While summer months have seen increased rainfall, particularly along the upper Mississippi River watershed, water levels are falling again—just as the 2024 harvest season gears up. Gauge readings for the river at Memphis show the river is ten feet below normal flow levels.
If water levels dip too low for the river’s many barges the Mississippi shirnks, the environmental cost of shipping massive amounts of goods could increase.
A 2022 study found that barge shipping’s carbon footprint is about one-ninth that of trucking and half that of rail.
Last year, more than 24 million tons of grain and crops were transported on the Mississippi. That’s equivalent to a line of semi-trucks bumper to bumper stretching more than halfway around the planet.
“If we want to be attentive to a carbon footprint, investing in increasing barge transportation makes even more sense,” says Rohde.
Drought along America’s largest river
The Mississippi is an environmental keystone: 40 percent of the continental United States drains into the river.
Sturgeon, herring, and the American eel, which migrate from the Sargasso Sea, rely heavily on floodplains along the Mississippi, says Olivia Dorothy, who led the Mississippi River Restoration project for nine years until this year at American Rivers, an advocacy organization.
“We have a lot of species in the river that need access to areas of slower-moving water for nesting, breeding, or resting,” she says. Very few fish species in the river, she notes, are fast-water specialists.
Dorothy lives five minutes from the Mississippi River, in East Moline, Illinois; she regularly paddles across the surface and walks its banks. Over the past two years, she’s watched as it’s dropped lower and lower.
Through her work, Dorothy has documented smaller hatch sizes of insects such as stoneflies, mayflies, and mosquitoes in recent years.
“Those are really important food sources for migrating birds. It’s comparable for people when you think about beef and fish—both have fat, but fish fat is healthier for us. For birds, if there are less aquatic insects, those nutrients can’t necessarily be replaced.”

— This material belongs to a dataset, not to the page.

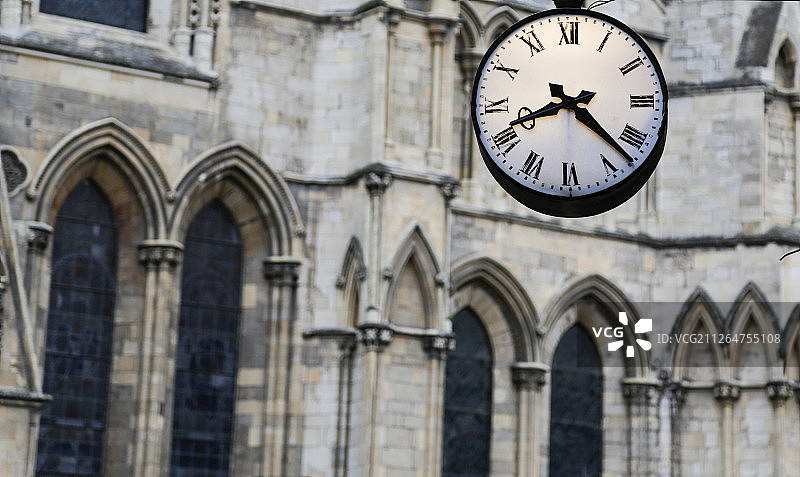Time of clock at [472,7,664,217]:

Dorothy has also observed a drop in the number of mussel species, as well as forage fish such as American shad and darters. “We don’t quite understand what those drivers are yet, but we have a lot of concern with a prolonged drought,” she says.
Carving out space in the river
For the crew aboard the Dredge Potter and a flotilla of other dredgers mandated by the U.S. Congress to maintain a nine-foot-deep transit channel on the Mississippi River, the work goes on.
“We’re trending towards a longer season—July to potentially mid-February,” says Lou Dell’Orco, chief of operations at the St. Louis District Corps of Engineers. “In an average year, we would dredge about three or four million cubic yards. In 2022 it was 10 million.” By last November, more than six million cubic yards were moved.
The dredge operates by blasting water into a 32-foot-wide section of riverbed to agitate the mud and silt. A massive pump then sucks up the soupy mixture that’s then carried along a pipe and dumped back into the water closer to the riverbank.
River traffic, at its peak in late fall, slows the whole process right down: Every time a tow or boat approaches, the dredge is forced to stop and move out of the way to let it pass through the channel.
But perhaps the most troubling recent change, say observers, is the scale of recent droughts. Currently, a wide stretch of land both to the east and west of the Mississippi River is abnormally dry or worse, from north of St. Louis all the way south to Baton Rouge.
“In 2022, we had five of the big dredges in this area because it was a more localized drought,” says Dell’Orco.
“Now, it’s more widespread, from here all the way down to Louisiana.”